For this task, you will be asked to implement (in Python) the nested loops algorithm on slide 27 of the "outliers" lecture. Start with the code below, and fill in the appropriate missing code. To implement the priority queue, use Python's heapq. The distance between data points will be implemented using Euclidean distance (the l2-norm).


My output is:
```
--- 55.808152198791504 seconds ---
(20.401885959821104, 3002)
(21.573458366185555, 3001)
(23.81891978393018, 3005)
(25.3452201490205, 3004)
(23.860280263207713, 3003)

```

Note that since the data are randomly created, you may get a slightly different result, although data points 3001 thru 3004 should always be the outliers.
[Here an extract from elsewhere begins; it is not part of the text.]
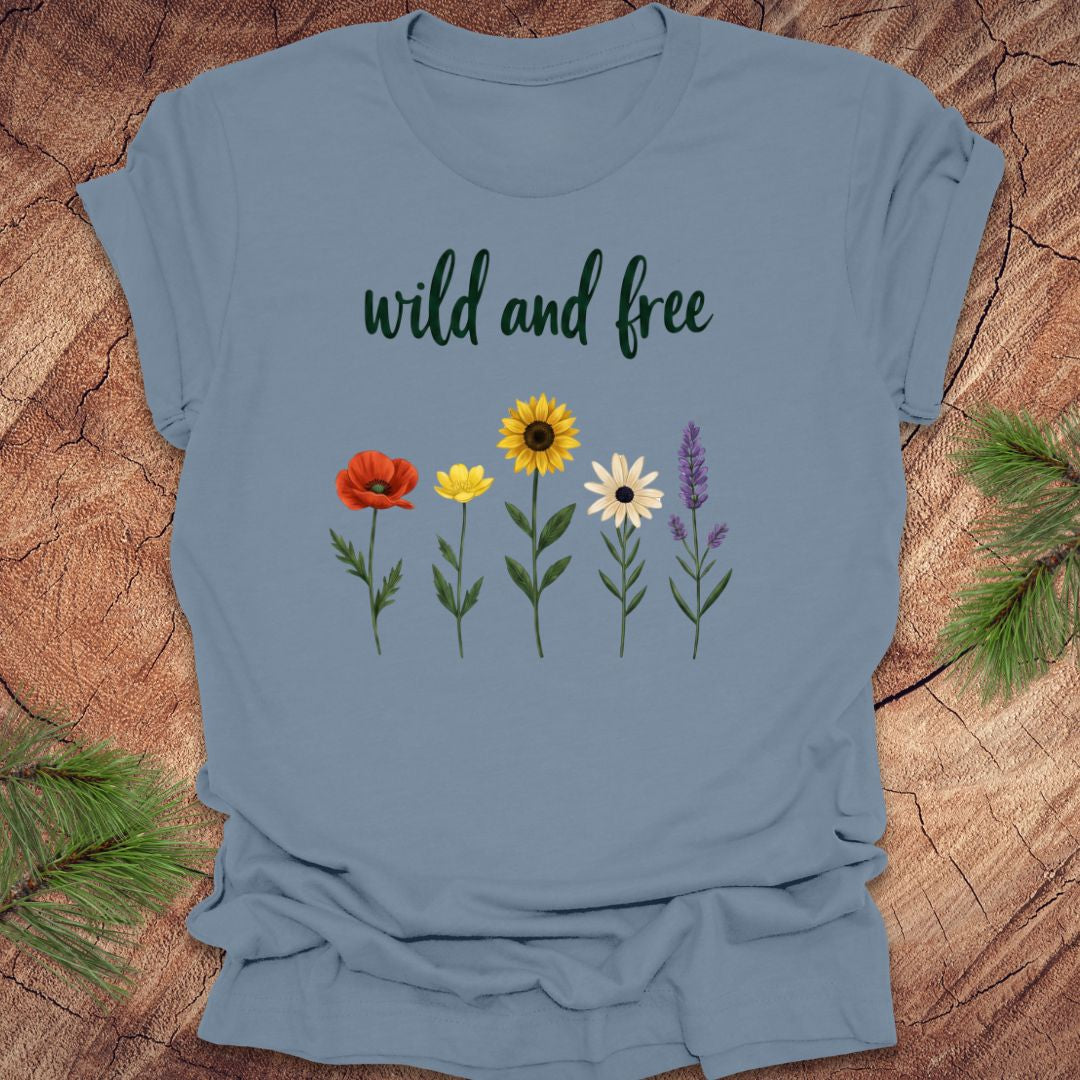 Blue t-shirt with floral design and 'wild and free' text on a wooden surface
Since 55 seconds is a non-trival amount of time to wait, when you are debugging, you should consider reducing the data set size from 3000 to a smaller value, such as 100. Here is the skeleton to start with:



In [25]:
import heapq as hq
import numpy as np
import time
# from scipy.spatial import distance

#create the covariance matrix
covar = np.zeros ((100,100))
np.fill_diagonal (covar, 1)

#and the mean vector
mean = np.zeros (100)

#create 3000 data points
all_data = np.random.multivariate_normal (mean, covar, 3000)

#now create the 20 outliers
for i in range (1, 20):
  mean.fill (i)
  outlier_data = np.random.multivariate_normal (mean, covar, i)
  all_data = np.concatenate ((all_data, outlier_data))

#k for kNN detection
k = 10

#the number of outliers to return
m = 5

#start the timer
start_time = time.time()

#the priority queue of outliers
outliers = []

#YOUR CODE HERE!

for i in range(len(all_data)):
    max_heap = []
    for j in range(len(all_data)):
        if i == j:
            continue
            
#         dist = distance.euclidean(all_data[i], all_data[j])    
#         dist = np.sqrt(np.sum(np.power(all_data[i] - all_data[j], 2)))
        dist = np.linalg.norm(all_data[i] - all_data[j])
        hq.heappush(max_heap, -dist)
        
        if len(max_heap) > k:
            hq.heappop(max_heap)
            
    tmp = hq.heappop(max_heap)
    hq.heappush(outliers, (-tmp, i))
    
    if len(outliers) > m:
        hq.heappop(outliers)


print("--- %s seconds ---" % (time.time() - start_time))

#print the outliers... 
for outlier in outliers:
  print (outlier)  

--- 63.30155920982361 seconds ---
(20.31684850212159, 3001)
(21.499931242948378, 3002)
(25.404498372012462, 3005)
(24.262796393911643, 3003)
(25.364716015500573, 3004)


Note the spot above where you should add your code. 

## Task 2

In this task, you should implement the faster algorithm on slide 30. 

Note that to randomly shuffle the data you should use 


In [26]:
np.random.shuffle (all_data)


In [27]:
# your code here
# be sure to including the timing

#start the timer
start_time = time.time()

#the priority queue of outliers
outliers = []

#YOUR CODE HERE!

for i in range(len(all_data)):
    max_heap = []
    for j in range(len(all_data)):
        if i == j:
            continue
            
#         dist = distance.euclidean(all_data[i], all_data[j])
#         dist = np.sqrt(np.sum(np.power(all_data[i] - all_data[j], 2)))
        dist = np.linalg.norm(all_data[i] - all_data[j])
        hq.heappush(max_heap, -dist)
        
        
        if len(max_heap) > k:
            hq.heappop(max_heap)
            
        if len(max_heap) == k and len(outliers) == m and -min(max_heap) < min(outliers)[0]:
            break
            
    tmp = hq.heappop(max_heap)
    hq.heappush(outliers, (-tmp, i))
    
    if len(outliers) > m:
        hq.heappop(outliers)


print("--- %s seconds ---" % (time.time() - start_time))

#print the outliers... 
for outlier in outliers:
  print (outlier)

--- 2.8013627529144287 seconds ---
(20.31684850212159, 545)
(24.262796393911643, 1377)
(21.499931242948378, 2600)
(25.404498372012462, 1130)
(25.364716015500573, 2915)


Here is my output:
```
--- 2.0767040252685547 seconds ---
(20.401885959821104, 343)
(23.818919783930184, 1455)
(21.573458366185555, 1902)
(23.860280263207713, 2668)
(25.345220149020495, 393)
```

Note that since you've shuffled the data, the indices of the outliers will change, but the distances should be the same.


Upload a jupyter notebook with your solution to Canvas.